(Source records)
———

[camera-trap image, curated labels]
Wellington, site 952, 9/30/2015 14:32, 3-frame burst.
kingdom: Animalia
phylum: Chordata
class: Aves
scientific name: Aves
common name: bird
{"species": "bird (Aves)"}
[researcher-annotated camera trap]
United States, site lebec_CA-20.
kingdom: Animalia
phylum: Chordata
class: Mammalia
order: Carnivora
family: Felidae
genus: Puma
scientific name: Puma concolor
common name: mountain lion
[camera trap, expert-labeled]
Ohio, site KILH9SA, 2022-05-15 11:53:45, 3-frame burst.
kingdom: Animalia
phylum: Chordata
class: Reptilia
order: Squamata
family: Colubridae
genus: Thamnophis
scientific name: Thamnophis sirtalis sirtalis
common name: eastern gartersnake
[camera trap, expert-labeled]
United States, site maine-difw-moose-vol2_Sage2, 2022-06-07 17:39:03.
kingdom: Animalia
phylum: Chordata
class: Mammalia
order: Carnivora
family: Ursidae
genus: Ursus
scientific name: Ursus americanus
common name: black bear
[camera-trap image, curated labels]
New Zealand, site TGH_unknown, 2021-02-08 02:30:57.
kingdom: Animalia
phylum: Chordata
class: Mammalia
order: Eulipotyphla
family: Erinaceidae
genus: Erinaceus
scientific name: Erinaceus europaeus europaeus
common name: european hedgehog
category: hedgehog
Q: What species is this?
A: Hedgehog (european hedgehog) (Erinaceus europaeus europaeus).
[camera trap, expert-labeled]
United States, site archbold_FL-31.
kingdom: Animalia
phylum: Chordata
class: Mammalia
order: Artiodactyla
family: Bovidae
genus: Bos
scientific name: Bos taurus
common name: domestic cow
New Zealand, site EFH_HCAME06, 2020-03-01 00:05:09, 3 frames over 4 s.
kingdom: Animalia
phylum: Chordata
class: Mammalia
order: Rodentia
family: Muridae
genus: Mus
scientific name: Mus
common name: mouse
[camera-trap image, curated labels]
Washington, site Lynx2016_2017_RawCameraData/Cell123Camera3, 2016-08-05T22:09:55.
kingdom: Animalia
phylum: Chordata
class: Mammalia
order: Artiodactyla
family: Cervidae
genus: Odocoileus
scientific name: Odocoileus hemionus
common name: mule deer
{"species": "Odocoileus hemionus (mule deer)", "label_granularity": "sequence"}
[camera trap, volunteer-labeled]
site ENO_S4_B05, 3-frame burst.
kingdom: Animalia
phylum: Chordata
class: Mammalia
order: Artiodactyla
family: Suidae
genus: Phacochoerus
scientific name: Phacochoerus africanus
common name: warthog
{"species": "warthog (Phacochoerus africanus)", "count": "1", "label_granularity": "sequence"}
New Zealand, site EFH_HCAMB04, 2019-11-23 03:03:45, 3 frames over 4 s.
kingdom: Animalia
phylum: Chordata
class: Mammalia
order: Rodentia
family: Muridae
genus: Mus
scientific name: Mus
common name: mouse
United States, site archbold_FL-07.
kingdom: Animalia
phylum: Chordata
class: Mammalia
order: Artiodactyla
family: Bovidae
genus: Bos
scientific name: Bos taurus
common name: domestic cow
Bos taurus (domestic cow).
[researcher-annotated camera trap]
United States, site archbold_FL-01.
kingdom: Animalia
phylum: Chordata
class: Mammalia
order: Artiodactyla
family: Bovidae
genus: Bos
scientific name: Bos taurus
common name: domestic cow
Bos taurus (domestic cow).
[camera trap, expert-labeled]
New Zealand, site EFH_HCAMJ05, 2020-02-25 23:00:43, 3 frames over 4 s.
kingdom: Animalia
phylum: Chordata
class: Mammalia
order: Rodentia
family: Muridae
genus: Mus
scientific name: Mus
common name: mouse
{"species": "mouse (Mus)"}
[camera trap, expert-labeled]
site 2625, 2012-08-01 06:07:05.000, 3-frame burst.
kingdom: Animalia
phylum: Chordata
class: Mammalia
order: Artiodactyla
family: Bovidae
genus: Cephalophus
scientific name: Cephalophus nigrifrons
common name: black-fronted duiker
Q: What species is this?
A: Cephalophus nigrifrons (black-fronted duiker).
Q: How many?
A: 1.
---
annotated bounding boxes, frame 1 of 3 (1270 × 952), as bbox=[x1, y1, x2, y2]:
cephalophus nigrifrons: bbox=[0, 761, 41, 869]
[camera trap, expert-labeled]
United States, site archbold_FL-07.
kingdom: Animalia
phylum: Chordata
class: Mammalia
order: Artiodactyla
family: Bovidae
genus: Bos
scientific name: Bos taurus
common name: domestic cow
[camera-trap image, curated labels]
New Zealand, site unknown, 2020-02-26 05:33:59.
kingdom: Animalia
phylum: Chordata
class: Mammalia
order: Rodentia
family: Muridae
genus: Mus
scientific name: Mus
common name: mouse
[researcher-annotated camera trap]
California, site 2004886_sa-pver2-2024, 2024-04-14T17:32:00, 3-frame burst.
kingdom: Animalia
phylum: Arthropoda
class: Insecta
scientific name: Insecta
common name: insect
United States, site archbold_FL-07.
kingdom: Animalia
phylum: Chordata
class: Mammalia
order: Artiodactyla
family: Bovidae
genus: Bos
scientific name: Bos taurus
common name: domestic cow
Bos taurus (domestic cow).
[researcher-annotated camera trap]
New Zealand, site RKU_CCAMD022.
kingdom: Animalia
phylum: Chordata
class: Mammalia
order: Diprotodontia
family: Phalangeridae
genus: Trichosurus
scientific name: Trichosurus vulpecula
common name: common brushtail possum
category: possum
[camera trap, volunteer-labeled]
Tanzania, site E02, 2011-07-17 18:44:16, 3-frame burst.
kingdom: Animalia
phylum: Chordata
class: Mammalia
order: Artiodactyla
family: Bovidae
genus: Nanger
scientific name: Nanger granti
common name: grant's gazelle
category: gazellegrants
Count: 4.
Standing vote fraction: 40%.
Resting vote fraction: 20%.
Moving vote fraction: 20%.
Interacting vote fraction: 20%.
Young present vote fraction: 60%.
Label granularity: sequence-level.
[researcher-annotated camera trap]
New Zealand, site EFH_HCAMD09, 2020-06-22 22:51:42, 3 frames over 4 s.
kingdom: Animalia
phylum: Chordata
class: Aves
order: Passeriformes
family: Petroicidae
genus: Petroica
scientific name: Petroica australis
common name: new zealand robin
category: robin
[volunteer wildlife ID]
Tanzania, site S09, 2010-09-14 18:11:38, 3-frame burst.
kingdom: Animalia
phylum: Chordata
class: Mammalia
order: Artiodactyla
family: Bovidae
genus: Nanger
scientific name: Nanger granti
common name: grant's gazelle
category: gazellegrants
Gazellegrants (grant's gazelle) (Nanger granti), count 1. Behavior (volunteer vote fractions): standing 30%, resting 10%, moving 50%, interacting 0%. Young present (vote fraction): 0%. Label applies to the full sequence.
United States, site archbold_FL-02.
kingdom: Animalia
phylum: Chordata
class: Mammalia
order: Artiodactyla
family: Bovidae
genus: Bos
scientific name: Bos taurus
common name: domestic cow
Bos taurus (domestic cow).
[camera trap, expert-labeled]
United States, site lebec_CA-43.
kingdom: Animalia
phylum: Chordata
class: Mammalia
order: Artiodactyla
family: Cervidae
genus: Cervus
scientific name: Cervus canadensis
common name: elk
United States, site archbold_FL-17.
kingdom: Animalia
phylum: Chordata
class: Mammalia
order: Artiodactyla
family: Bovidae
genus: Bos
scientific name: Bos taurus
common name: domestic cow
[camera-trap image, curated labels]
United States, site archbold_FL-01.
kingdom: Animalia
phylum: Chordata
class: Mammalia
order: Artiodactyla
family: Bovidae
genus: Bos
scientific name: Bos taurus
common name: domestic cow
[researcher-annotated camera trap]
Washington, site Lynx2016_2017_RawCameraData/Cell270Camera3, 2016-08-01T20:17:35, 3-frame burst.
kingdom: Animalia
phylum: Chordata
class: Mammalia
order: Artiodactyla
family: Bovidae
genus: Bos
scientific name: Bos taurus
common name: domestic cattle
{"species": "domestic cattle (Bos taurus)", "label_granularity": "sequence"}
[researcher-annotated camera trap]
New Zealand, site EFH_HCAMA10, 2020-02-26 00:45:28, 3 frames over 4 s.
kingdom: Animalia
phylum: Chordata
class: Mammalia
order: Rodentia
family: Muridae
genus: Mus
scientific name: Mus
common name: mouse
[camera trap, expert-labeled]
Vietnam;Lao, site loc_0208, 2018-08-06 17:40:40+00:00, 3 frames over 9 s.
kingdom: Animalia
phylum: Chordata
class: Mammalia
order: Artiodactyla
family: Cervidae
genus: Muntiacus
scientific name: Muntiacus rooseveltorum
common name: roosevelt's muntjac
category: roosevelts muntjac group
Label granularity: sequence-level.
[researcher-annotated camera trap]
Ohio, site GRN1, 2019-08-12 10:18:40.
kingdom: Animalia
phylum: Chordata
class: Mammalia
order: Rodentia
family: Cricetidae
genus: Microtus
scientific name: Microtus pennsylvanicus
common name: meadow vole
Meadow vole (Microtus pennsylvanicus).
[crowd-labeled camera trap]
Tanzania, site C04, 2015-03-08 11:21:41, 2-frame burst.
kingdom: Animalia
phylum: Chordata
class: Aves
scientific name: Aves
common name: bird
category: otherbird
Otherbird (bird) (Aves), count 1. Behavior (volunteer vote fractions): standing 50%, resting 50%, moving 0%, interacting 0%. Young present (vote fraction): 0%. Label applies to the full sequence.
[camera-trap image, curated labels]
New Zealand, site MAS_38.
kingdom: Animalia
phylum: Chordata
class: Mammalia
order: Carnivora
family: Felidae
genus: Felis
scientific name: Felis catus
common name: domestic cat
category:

———

EXERCISE:
From the line that has "scientific name: Cervus canadensis" through the line that has "common name: domestic cattle", copy every line exactly as it appears above, and leave out all others.

SOLUTION TO THIS EXERCISE:
scientific name: Cervus canadensis
common name: elk
United States, site archbold_FL-17.
kingdom: Animalia
phylum: Chordata
class: Mammalia
order: Artiodactyla
family: Bovidae
genus: Bos
scientific name: Bos taurus
common name: domestic cow
[camera-trap image, curated labels]
United States, site archbold_FL-01.
kingdom: Animalia
phylum: Chordata
class: Mammalia
order: Artiodactyla
family: Bovidae
genus: Bos
scientific name: Bos taurus
common name: domestic cow
[researcher-annotated camera trap]
Washington, site Lynx2016_2017_RawCameraData/Cell270Camera3, 2016-08-01T20:17:35, 3-frame burst.
kingdom: Animalia
phylum: Chordata
class: Mammalia
order: Artiodactyla
family: Bovidae
genus: Bos
scientific name: Bos taurus
common name: domestic cattle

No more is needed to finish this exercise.